*Tasks for this exercise*.
**1)** In the App-V text, what did all the packages whose PVAD the App-V client failed to mount properly have in common?
**2)** Return the part of the App-V text starting with "Now, a recap" and going on through "a CMD prompt.", with no changes.

*Quoted passage*.

Whilst testing for various App-V 5 issues, I often make quick little test sequences with one or two files in them to help. When doing so I came across this problem.
Now, a recap for those that may not be aware:
- When sequencing you select a Primary Virtual Application Directory, otherwise known as the PVAD.
- When inside the virtual environment, a file browser dialog, or the DIR command of a CMD prompt will display the folders created in the VFS, but the PVAD will be hidden.
- Although the PVAD may be hidden from view, it is still accessible by either typing the path into a file browser dialog, or with the CD command of a CMD prompt.
In some of the test sequences I made (which were made for the purpose of tracking down a totally different bug), I was unable to access the PVAD via the CD command. After comparing the ones that worked with the ones that didn’t, I spotted the difference – all the packages where the App-V client failed to mount the PVAD properly had files installed only to the root, with no files or folders captured in the VFS!
It would be rare to see this in the wild, but an application that satisfies the following criteria would be broken by this bug:
- The application tries to read/write assets (such as a config file) to/from the original install path instead of looking at the working directory, exe directory, or using the tokenised path under %ALLUSERSPROFILE%\Microsoft\AppV\Client\Integration\XXX\XXX\Root. An app might behave this way if it is either hard-coded to do so or if it reads the location from a config file.

*Dataset entries*.

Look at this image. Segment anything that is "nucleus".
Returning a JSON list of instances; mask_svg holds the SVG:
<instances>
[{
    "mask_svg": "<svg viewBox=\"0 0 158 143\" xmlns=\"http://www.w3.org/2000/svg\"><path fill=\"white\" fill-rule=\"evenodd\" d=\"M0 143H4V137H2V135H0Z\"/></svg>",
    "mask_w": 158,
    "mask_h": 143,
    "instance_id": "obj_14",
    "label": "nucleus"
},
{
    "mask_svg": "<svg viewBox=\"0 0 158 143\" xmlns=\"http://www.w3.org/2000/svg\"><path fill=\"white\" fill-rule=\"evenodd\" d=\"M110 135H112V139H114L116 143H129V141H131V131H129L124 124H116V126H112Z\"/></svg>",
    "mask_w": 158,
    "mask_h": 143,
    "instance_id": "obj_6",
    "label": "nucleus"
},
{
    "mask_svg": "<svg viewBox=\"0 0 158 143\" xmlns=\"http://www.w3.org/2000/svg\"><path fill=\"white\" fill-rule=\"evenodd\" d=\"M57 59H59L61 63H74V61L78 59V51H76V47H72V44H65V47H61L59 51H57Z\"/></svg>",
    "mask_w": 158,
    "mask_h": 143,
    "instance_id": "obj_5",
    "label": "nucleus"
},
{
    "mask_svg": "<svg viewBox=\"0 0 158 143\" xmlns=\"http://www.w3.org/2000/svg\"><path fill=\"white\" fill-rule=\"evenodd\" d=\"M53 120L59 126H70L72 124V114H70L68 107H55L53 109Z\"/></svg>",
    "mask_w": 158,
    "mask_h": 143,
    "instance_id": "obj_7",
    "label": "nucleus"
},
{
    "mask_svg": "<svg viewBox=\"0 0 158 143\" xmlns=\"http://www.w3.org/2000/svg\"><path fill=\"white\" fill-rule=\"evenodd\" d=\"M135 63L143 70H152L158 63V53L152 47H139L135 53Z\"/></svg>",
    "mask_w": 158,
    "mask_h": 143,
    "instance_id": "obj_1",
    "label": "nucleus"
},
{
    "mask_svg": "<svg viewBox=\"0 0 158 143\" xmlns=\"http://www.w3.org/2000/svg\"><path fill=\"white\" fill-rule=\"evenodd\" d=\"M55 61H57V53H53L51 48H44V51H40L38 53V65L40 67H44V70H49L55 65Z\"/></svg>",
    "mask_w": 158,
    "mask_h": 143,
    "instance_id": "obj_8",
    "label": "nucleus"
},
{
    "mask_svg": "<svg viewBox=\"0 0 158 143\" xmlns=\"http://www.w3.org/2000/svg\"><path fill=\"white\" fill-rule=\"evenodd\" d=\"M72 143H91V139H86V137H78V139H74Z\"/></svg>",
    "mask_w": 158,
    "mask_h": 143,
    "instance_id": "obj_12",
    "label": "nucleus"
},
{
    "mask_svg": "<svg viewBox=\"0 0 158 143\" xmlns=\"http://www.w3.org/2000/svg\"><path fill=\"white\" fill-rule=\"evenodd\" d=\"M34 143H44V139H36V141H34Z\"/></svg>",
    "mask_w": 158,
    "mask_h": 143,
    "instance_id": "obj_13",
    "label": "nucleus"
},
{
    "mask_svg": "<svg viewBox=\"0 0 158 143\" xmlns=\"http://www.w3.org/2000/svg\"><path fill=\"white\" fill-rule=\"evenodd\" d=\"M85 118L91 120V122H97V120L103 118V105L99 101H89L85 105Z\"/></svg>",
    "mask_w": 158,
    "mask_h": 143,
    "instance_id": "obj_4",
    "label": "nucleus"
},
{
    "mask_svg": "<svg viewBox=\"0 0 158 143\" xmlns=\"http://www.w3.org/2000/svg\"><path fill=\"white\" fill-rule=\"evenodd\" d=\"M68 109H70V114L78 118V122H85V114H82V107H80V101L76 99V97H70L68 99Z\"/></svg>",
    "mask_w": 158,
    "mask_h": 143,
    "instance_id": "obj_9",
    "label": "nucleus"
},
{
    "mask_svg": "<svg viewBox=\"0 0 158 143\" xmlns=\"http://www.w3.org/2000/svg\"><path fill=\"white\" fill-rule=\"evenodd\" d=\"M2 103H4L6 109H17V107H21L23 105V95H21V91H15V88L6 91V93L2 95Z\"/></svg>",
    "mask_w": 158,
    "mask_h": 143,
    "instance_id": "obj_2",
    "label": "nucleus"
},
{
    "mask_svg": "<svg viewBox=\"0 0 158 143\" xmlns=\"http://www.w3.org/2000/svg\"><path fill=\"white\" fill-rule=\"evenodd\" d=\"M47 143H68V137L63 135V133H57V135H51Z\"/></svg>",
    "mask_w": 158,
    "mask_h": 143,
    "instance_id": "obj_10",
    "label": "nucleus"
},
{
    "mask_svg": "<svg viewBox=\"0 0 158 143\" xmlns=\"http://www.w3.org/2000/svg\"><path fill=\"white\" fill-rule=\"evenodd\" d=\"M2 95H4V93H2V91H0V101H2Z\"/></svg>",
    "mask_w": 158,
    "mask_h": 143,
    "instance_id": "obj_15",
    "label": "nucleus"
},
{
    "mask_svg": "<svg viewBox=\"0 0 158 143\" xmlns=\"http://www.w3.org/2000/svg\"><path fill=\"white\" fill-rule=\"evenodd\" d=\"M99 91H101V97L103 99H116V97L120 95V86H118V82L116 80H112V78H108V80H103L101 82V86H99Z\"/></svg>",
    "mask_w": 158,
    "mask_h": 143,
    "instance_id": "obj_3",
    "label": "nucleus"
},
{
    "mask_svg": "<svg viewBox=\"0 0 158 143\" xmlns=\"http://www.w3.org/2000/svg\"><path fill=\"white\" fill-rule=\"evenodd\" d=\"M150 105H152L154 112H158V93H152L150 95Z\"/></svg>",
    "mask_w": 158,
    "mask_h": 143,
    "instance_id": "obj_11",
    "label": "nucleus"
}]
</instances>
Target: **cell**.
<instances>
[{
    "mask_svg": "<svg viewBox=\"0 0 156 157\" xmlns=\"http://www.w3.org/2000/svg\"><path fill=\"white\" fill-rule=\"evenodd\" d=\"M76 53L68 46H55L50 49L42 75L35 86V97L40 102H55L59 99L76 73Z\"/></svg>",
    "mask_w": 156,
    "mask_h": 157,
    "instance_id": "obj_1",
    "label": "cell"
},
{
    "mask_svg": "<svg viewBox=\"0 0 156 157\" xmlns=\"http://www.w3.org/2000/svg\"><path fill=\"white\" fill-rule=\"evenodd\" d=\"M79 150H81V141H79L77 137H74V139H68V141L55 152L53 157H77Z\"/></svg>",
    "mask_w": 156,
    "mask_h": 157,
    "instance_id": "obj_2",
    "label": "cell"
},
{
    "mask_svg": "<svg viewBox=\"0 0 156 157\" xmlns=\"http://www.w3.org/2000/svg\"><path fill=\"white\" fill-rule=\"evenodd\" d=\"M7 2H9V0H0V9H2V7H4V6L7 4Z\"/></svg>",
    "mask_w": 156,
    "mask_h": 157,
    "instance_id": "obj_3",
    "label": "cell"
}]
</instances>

*Responses by item number*.
**1)** They had files installed only to the root, with no files or folders captured in the VFS.

**2)**
Now, a recap for those that may not be aware:
- When sequencing you select a Primary Virtual Application Directory, otherwise known as the PVAD.
- When inside the virtual environment, a file browser dialog, or the DIR command of a CMD prompt will display the folders created in the VFS, but the PVAD will be hidden.
- Although the PVAD may be hidden from view, it is still accessible by either typing the path into a file browser dialog, or with the CD command of a CMD prompt.